_Try it_. Return the full listing, character for character.

_Input_.

****************************************

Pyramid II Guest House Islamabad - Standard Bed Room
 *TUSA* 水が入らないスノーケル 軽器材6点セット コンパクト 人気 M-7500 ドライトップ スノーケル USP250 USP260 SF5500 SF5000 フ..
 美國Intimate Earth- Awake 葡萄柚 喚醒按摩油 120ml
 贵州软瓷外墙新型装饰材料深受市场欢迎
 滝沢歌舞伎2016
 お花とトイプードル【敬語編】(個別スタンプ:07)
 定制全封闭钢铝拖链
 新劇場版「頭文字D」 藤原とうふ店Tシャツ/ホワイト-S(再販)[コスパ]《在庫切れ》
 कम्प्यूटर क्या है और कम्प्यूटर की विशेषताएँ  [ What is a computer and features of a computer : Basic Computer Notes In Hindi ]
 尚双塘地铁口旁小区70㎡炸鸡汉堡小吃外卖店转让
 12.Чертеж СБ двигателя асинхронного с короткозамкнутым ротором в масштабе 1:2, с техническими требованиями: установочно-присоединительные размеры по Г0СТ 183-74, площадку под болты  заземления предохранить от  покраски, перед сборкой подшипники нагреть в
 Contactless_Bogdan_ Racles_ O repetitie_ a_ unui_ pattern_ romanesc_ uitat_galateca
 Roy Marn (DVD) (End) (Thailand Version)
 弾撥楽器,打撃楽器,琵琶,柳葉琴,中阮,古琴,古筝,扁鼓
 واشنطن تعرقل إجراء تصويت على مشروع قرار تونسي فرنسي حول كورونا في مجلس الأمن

****************************************

_Task result_.
Pyramid II Guest House Islamabad - Standard Bed Room
 *TUSA* 水が入らないスノーケル 軽器材6点セット コンパクト 人気 M-7500 ドライトップ スノーケル USP250 USP260 SF5500 SF5000 フ..
 美國Intimate Earth- Awake 葡萄柚 喚醒按摩油 120ml
 贵州软瓷外墙新型装饰材料深受市场欢迎
 滝沢歌舞伎2016
 お花とトイプードル【敬語編】(個別スタンプ:07)
 定制全封闭钢铝拖链
 新劇場版「頭文字D」 藤原とうふ店Tシャツ/ホワイト-S(再販)[コスパ]《在庫切れ》
 कम्प्यूटर क्या है और कम्प्यूटर की विशेषताएँ  [ What is a computer and features of a computer : Basic Computer Notes In Hindi ]
 尚双塘地铁口旁小区70㎡炸鸡汉堡小吃外卖店转让
 12.Чертеж СБ двигателя асинхронного с короткозамкнутым ротором в масштабе 1:2, с техническими требованиями: установочно-присоединительные размеры по Г0СТ 183-74, площадку под болты  заземления предохранить от  покраски, перед сборкой подшипники нагреть в
 Contactless_Bogdan_ Racles_ O repetitie_ a_ unui_ pattern_ romanesc_ uitat_galateca
 Roy Marn (DVD) (End) (Thailand Version)
 弾撥楽器,打撃楽器,琵琶,柳葉琴,中阮,古琴,古筝,扁鼓
 واشنطن تعرقل إجراء تصويت على مشروع قرار تونسي فرنسي حول كورونا في مجلس الأمن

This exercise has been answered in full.